Caroline Bowditch to lead new disability arts festival at Arts Centre Melbourne

Caroline-Bowditch-courtesy-of-Arts-Access-VictoriaArts Centre Melbourne has announced that Arts Access Victoria CEO and Artistic Director Caroline Bowditch will be the Creative Lead for the inaugural Alter State festival.

Alter State is a major arts and disability festival engaging artists and audiences from Australia and Aotearoa (NZ). The inaugural festival will be held in late 2022 as a hybrid offering. This will allow for live performances across Arts Centre Melbourne’s theatres and spaces as well as digital content online.

“Alter State will be the most vibrant, hybrid disability arts festival in the southern hemisphere,” said Caroline Bowditch. “For me the real strength of Alter State is that it is disability-led, which I feel is essential. It really sets us up for what happens next in the creative industries.”

“The festival will present the most incredible work that has always been out there but hasn’t been known about because it hasn’t been on stages like Arts Centre Melbourne,” said Bowditch.

Caroline and Arts Access Victoria played a pivotal role in creating Alter State including the digital launch event which occurred in November last year.

Caroline Bowditch is the Chief Executive Officer and Artistic Director of Arts Access Victoria, the peak body for arts and disability in Victoria. Bowditch returned to Australia in 2018 after 16 years working in the UK.

She is best known as a performer, teacher, speaker and mosquito buzzing in the ears of the UK arts industry and further afield. Caroline took part of in the prestigious CEO Leadership course at Harvard Business School in 2019-2020.

Under her leadership AAV has developed key partnerships with major arts and cultural organisations including this one with Arts Centre Melbourne and Alter State.

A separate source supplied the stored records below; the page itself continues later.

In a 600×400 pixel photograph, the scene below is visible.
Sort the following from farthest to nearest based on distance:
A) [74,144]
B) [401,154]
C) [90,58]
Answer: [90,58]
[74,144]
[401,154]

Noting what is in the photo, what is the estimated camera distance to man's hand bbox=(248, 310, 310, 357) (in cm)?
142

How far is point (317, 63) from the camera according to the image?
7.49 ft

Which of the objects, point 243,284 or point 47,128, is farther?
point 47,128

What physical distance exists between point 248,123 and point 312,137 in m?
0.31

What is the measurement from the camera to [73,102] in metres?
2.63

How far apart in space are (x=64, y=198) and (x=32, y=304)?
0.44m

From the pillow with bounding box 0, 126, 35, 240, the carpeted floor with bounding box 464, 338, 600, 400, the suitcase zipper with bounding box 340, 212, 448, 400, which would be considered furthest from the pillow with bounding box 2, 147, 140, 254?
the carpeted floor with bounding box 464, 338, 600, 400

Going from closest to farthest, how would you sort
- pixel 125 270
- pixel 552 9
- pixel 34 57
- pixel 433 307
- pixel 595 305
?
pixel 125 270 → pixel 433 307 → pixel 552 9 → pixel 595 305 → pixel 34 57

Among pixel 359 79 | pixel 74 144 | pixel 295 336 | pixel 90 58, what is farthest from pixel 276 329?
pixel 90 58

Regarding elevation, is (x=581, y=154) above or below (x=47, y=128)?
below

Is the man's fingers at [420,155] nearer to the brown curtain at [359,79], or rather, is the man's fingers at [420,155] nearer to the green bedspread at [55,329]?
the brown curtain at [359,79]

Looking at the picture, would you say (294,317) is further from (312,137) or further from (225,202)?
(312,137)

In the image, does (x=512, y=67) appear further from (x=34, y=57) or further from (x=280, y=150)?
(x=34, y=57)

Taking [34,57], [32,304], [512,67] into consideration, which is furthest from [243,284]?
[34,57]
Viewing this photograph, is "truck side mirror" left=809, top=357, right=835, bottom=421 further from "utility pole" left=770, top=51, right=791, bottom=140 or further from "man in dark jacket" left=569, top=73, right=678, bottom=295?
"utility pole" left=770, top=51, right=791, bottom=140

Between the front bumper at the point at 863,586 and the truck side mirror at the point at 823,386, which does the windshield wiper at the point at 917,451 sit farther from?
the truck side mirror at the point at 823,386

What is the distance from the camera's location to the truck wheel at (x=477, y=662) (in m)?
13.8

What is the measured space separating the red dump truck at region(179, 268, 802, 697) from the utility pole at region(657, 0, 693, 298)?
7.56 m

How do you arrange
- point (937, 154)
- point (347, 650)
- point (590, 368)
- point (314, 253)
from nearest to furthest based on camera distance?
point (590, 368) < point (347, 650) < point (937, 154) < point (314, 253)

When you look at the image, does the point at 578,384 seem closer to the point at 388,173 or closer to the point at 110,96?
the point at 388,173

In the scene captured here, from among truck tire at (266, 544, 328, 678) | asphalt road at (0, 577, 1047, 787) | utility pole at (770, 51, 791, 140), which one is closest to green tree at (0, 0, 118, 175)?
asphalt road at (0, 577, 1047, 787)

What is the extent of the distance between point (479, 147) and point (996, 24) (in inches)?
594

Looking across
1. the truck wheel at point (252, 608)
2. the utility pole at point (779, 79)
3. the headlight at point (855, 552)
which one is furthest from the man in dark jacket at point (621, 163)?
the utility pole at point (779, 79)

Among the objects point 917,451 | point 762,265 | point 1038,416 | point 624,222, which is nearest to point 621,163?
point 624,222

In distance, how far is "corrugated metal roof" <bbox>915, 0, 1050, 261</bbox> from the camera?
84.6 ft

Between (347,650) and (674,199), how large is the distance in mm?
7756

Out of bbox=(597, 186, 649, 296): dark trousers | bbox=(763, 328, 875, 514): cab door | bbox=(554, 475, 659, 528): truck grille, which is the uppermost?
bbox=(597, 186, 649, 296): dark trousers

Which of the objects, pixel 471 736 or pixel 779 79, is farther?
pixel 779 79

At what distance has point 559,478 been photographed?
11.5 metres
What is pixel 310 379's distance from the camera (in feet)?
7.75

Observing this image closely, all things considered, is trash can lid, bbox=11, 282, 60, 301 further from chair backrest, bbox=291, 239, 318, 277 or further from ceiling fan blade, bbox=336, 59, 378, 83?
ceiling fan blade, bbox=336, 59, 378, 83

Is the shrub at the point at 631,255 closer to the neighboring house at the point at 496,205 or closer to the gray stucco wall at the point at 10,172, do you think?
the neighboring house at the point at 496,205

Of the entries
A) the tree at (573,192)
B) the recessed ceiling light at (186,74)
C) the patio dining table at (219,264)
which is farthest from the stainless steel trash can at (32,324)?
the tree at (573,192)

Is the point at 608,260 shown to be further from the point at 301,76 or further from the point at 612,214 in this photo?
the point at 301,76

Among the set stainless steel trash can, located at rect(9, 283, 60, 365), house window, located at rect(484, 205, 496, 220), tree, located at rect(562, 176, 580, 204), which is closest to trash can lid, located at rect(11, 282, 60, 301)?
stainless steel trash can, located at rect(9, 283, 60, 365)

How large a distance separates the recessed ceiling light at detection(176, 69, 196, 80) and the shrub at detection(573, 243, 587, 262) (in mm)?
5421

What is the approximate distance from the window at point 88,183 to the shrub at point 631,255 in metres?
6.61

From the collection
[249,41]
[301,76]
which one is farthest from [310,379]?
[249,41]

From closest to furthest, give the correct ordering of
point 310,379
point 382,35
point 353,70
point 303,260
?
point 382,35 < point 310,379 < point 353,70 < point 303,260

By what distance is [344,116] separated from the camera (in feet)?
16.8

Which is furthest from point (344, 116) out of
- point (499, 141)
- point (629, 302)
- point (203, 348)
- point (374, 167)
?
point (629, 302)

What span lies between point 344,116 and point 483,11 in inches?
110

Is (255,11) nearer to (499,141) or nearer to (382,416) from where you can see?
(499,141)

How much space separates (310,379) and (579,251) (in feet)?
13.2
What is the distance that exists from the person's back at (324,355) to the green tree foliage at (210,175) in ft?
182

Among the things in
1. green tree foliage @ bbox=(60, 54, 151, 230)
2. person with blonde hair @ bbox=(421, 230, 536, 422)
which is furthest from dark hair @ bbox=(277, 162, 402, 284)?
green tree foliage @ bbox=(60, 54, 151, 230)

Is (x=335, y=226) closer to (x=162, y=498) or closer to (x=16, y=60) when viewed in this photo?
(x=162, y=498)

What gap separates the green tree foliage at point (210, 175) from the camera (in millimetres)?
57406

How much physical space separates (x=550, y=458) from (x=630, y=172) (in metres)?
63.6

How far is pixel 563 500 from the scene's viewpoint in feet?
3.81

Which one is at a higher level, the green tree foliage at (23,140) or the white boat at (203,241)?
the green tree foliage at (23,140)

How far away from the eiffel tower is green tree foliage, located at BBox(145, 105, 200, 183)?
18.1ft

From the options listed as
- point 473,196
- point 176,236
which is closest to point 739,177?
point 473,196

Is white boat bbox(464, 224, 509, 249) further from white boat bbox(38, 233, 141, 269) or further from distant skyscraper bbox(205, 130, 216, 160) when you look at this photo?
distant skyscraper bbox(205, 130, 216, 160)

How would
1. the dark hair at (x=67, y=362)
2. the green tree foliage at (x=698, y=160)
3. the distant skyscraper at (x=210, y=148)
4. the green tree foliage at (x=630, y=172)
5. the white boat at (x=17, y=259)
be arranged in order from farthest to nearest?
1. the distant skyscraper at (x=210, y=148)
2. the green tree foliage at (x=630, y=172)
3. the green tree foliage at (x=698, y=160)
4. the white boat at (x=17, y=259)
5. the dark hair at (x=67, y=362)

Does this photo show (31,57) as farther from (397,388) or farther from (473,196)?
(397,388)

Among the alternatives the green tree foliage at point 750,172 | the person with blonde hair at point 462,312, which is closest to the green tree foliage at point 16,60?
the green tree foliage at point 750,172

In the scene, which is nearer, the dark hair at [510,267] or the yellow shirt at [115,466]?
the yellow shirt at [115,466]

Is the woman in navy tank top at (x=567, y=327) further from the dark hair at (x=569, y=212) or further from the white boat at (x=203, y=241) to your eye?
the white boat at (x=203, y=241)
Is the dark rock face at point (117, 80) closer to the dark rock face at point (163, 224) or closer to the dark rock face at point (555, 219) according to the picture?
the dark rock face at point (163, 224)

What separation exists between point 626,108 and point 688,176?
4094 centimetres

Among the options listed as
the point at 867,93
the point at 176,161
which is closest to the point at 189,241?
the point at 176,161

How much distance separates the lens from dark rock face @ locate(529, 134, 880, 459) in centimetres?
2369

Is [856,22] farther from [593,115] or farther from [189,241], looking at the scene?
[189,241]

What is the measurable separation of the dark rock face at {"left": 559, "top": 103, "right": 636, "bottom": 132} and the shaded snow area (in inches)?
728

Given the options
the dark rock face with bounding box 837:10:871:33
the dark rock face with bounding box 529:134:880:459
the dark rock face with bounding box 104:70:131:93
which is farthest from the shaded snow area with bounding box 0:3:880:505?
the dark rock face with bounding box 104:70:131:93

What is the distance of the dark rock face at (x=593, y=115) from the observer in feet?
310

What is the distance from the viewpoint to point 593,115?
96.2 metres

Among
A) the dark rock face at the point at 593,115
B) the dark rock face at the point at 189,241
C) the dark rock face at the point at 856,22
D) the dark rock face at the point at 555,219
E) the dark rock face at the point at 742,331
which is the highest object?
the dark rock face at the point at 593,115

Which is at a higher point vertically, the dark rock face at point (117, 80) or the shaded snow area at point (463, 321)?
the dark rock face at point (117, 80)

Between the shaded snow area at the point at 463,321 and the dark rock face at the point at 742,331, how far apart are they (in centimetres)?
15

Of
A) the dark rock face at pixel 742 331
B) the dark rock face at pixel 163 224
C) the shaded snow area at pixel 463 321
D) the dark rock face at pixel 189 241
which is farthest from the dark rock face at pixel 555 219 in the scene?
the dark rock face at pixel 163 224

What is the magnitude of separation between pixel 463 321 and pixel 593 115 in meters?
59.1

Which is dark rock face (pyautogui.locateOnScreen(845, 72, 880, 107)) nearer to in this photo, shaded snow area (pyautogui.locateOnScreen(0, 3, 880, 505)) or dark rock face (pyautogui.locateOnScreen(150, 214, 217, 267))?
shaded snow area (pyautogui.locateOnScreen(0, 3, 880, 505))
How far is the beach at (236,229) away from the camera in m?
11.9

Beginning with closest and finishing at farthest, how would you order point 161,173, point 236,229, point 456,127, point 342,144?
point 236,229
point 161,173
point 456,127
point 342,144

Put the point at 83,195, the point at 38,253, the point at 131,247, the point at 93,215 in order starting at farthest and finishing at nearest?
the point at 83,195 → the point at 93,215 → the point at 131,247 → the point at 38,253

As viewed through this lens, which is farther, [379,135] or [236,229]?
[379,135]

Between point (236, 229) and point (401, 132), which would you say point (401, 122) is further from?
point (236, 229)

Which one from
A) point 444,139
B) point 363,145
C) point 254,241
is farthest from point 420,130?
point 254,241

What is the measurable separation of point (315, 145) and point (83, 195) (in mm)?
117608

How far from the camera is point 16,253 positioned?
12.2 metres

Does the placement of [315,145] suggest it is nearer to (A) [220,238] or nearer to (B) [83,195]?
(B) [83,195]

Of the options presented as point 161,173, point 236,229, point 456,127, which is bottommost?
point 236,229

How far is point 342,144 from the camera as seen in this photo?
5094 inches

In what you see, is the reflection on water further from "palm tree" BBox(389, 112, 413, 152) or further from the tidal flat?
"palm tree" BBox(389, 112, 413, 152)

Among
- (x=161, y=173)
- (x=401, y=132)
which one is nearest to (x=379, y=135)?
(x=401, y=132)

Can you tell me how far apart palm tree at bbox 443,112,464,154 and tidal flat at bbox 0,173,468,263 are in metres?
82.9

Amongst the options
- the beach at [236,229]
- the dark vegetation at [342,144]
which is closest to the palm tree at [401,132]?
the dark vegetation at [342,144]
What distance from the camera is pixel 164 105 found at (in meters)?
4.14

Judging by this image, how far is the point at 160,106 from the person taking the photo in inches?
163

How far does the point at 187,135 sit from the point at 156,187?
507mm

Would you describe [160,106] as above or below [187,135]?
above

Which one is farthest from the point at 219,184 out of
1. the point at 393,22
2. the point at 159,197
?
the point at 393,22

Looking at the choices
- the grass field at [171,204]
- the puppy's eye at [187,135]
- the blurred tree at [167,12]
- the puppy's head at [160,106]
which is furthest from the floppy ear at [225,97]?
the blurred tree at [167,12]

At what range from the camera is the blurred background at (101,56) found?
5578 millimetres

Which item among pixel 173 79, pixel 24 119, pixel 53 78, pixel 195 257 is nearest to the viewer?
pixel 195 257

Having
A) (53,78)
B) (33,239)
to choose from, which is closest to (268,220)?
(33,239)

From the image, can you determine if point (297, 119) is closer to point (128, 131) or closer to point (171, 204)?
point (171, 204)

Arts Centre Melbourne is also working with three exceptional artists Carly Findlay OAM, Joshua Pether and Rodney Bell. The group have been Foundation Artists for Alter State since November 2019.

Carly Findlay OAM
Carly Findlay OAM is an award-winning writer, speaker and appearance activist. Her first book, a memoir called Say Hello, was released in January 2019. Carly edited the anthology Growing Up Disabled in Australia with Black Inc Books She writes on disability and appearance diversity issues for news outlets including CNN, Vogue, the ABC, The Age and Sydney Morning Herald and SBS. In 2020, Carly Findlay received a Medal of the Order of Australia (OAM) for her work as a disability advocate and activist.

Joshua Pether
Joshua Pether is of Kalkadoon heritage but lives and works on Noongar country in Western Australia. He is an experimental performance artist, dancer and choreographer of movement, temporary ritual and imagined realties. As an independent artist he has had work shown in Perth, Melbourne, Brisbane, Sydney and New York and has performed in festivals and events such as the Undercover Artist Festival, Yirramboi Festival, Next Wave, APAM, Short Cuts, MoveMe Festival, SuperCell Festival of Contemporary Dance In Situ and The First Nations Dialogues in New York. He is the creator of two solo works, Monster and Jupiter Orbiting. He is also a former member of LINK Dance Company, Ochres and Touch Compass Dance Company based in Auckland, New Zealand.

Rodney Bell
Rodney Bell is from Aotearoa and descends from Tainui Waka and of the Ngaati Maniapoto Iwi (tribe). Performing artist, advocator, provocateur, Rodney enhances each given moment to contribute in a meaningful way to performance. Rodney acquired his Disability 30 years ago and has a strong desire to discover a greater sense of mystery by embracing uncertainty with the willingness to seek out new horizons. His talent and leadership as a disabled performing artist have seen him acknowledged as inaugural FAME Award with Performing Arts Network of New Zealand, The Creative New Zealand – Toi Iho Pumanawa award (lived experience of disability and is making a national or international arts contribution 2020), The Grant Tilly Actor of the Year Award at the Wellington Theatre Awards 2018, Arts Access Artistic Achievement Award 2017 and the Attitude Artistic Achievement Award in 2016.